# TEXT ZUM LESEN
☆ ☆ ☆ ☆ ☆ ☆ ☆
Die Weihnachtsflut vom 24. Dezember 1717:

Bereits mehrere Tage vor Weihnachten, so die Überlieferung, hatte es kräftig und anhaltend aus Südwesten geweht. Kurz nach Sonnenuntergang am Heiligen Abend drehte der Wind plötzlich über West nach Nordwest und ließ ein wenig nach. Der große Teil der Bewohner ging unbesorgt zu Bett, denn z.Zt. war Halbmond und das nächste regelmäßige Hochwasser würde erst um 7 Uhr morgens eintreten. Zu der Zeit, zu der eigentlich seit langem Ebbe sein sollte, war jedoch ein Sinken des Wasserstandes nicht festzustellen.
Angeblich zwischen 1 und 2 Uhr nachts begann der Sturm, begleitet von Blitz und Donner erneut heftig aufzuleben. Zwischen 3 und 4 Uhr morgens war das Wasser bis an die Deichkappe getreten. Strömung und Wellengang ließen die Deichkappen brechen, so daß die Flut mit lautem Donnergetöse über den Deich in das ebene Land rollte. Vielen blieb nur noch Zeit, sich selber in der Dunkelheit auf den Boden unter das Dach zu retten. Meistens blieb nicht einmal Zeit Kleidung, Trinkwasser und etwas Nahrung mitzunehmen. Zahlreiche Häuser hielten dem steigenden Wasser und der Strömung nicht stand. In dem immer höher steigenden Wasser und der zunehmenden Strömung wurden Fenster, Türen und ganze Wände eingedrückt. Angeblich wütete der Orkan und die Sturmflut drei volle Tage gegen die Küste, so daß erst ab dem 28. Dezember das Wasser so weit fiel, daß man seinem Nachbarn mit einfach gebauten "Booten" zu Hilfe kommen konnte.
An vielen Stellen waren die Deiche dem Erdboden gleichgemacht worden, was dazu führte, daß in tiefer gelegenen Gegenden jede normale Flut erneut für Überschwemmungen sorgte. An den Stellen, wo die Deiche gebrochen waren, bildeten sich tiefe Wehle mit z.T. großen Ausmaßen. Vielerorts, wo der Deich auch heute in einem Halbbogen herumgeführt wird, sind diese Wehle, auch Kolke oder Bracken genannt, noch sichtbar und zeugen von der Gewalt des Wassers. Viele Menschen sollen damals geglaubt haben, die Marsch sei auf Dauer verloren. In den niedrig gelegenen Gegenden hielt sich das später mit Eisschollen bedeckte Wasser zum Teil monatelang. Bis zu den Sommermonaten soll man bei den Aufräumarbeiten immer wieder Tote bei den angeschwemmten Strohhaufen und in den Gräben gefunden haben. Viele Menschen, die die Flut überlebt hatten, fielen später dem sogenannten Marschfieber zum Opfer. Neue Sturmfluten in den darauffolgenden Jahren machten die Bemühungen für die erste Zeit zunichte, den Deich wieder in einen wehrhaften Zustand zu bekommen und viele Häuser, die zunächst nur beschädigt waren, wurden jetzt vollständig zerstört. Zahlreiche Kleinbesitzer verließen das Land, so daß die hannoversche Regierung sogar ein Auswanderungsverbot erließ. Andernfalls wäre das Land mangels Arbeitskräfte völlig zugrunde gegangen.
☆ ☆ ☆ ☆ ☆ ☆ ☆
# GESPEICHERTE DATEN

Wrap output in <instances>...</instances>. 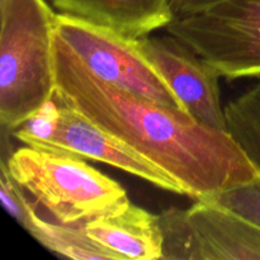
☆ ☆ ☆ ☆ ☆ ☆ ☆
# KURZE AUFGABE A
Ab welchem Datum war das Wasser laut dem Text über die Weihnachtsflut so weit gesunken, dass man den Nachbarn zu Hilfe kommen konnte?
# KURZE AUFGABE B
Fasse im Text über die Weihnachtsflut den Absatz, der mit „Angeblich zwischen 1 und 2 Uhr nachts“ beginnt, kürzer zusammen und behalte dabei seine wichtigsten Fakten bei.
# KURZE AUFGABE C
Schreibe aus dem Text über die Weihnachtsflut den Teil ab, der mit den Worten „Bereits mehrere Tage“ beginnt, und höre nach den Worten „Wasserstandes nicht festzustellen.“ auf.

# ANTWORT A
Ab dem 28. Dezember.

# ANTWORT B
Angeblich zwischen 1 und 2 Uhr nachts lebte der Sturm mit Blitz und Donner wieder heftig auf. Zwischen 3 und 4 Uhr erreichte das Wasser die Deichkappe. Strömung und Wellengang brachen sie, sodass die Flut ins Land rollte. Viele konnten sich im Dunkeln nur noch auf den Dachboden retten, meist ohne Kleidung, Trinkwasser oder Nahrung. Zahlreiche Häuser hielten nicht stand: Fenster, Türen und ganze Wände wurden eingedrückt. Orkan und Sturmflut wüteten angeblich drei Tage lang. Erst ab dem 28. Dezember fiel das Wasser so weit, dass man den Nachbarn mit einfachen „Booten“ helfen konnte.

# ANTWORT C
Bereits mehrere Tage vor Weihnachten, so die Überlieferung, hatte es kräftig und anhaltend aus Südwesten geweht. Kurz nach Sonnenuntergang am Heiligen Abend drehte der Wind plötzlich über West nach Nordwest und ließ ein wenig nach. Der große Teil der Bewohner ging unbesorgt zu Bett, denn z.Zt. war Halbmond und das nächste regelmäßige Hochwasser würde erst um 7 Uhr morgens eintreten. Zu der Zeit, zu der eigentlich seit langem Ebbe sein sollte, war jedoch ein Sinken des Wasserstandes nicht festzustellen.